体験者の人からは「暮し考房・栗田さんのお話は、どの角度から見ても非常に考えさせられる内容で、特に印象に残っています。その語り口からは、地域や暮らしに対する深い洞察と情熱が伝わり、聞いているうちに自分自身の価値観や生き方を見つめ直すきっかけを与えられたように感じました。」という声もあり、まさに「暮らしを考え、工夫を凝らす工房」そのものだっただようです。

午後は合流!
廃校活用のコミュニティ・ジム&コワーキングスペース『Gym-Comi/ジムコミ』へ

Gym-Comi ジムコミとは ジムコミとは、金山町を拠点とした新規未来事業の愛称です。旧明安小学校の体育館や教室を活用して、たくさんの方々が集い、健康、コミュニケーション、仕事などいろいろなことで元気に幸せになっていただきたい!と立ち上げた総合スペースです。

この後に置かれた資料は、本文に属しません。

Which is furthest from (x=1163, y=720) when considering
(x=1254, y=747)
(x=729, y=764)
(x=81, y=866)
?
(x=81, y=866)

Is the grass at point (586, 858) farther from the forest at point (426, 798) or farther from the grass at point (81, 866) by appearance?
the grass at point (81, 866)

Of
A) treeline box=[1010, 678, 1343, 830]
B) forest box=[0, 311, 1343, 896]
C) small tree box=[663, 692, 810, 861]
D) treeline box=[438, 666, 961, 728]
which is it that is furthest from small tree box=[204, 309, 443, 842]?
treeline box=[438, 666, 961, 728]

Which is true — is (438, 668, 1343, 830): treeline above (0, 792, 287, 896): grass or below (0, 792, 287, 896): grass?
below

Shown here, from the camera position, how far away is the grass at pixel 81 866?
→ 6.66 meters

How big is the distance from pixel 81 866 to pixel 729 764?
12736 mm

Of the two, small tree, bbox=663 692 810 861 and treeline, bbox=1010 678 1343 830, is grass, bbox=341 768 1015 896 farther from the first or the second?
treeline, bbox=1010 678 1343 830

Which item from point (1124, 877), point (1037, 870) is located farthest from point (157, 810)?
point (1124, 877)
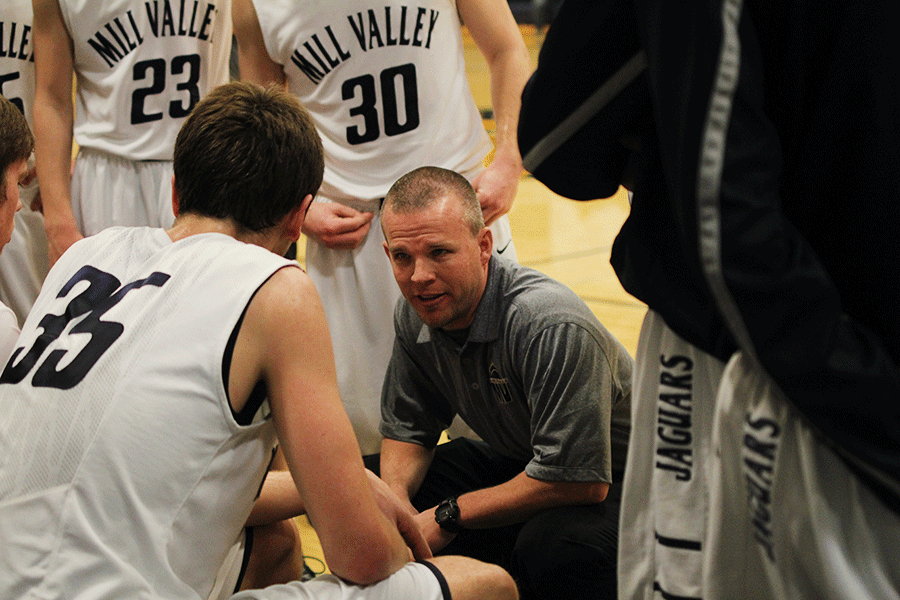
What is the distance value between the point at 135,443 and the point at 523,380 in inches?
48.3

参照:https://maker-yamagata.jp

株式会社メーカー・長岡康雄社長に事業開始の経緯など詳しいお話をお聞きしました。長岡さんは、元々 山形県及び県外で河川・道路・災害関連の測量設計と土木・建築のICT事業を行う会社の代表をされており、自身の事業の中で地域のICT技術育成の必要性を強く感じていました。そんな中「山形大学 人材育成プログラム i-HOPE 2023」を受講し、講師陣によるアドバイスや、フィールドワークにおいて地域の現実を目の当たりにしたことで、地域の課題を解決するための新たな創業に熱い志を持ちました。
(※i-HOPEとは、自ら起業したり、企業及び団体内で新事業を興したり、業務の効率化を図るための新たな仕組みを構築したりする「イノベーター人材」を育成するプログラム(引用:https://yu-entrepreneur.yamagata-u.ac.jp/newbusiness)。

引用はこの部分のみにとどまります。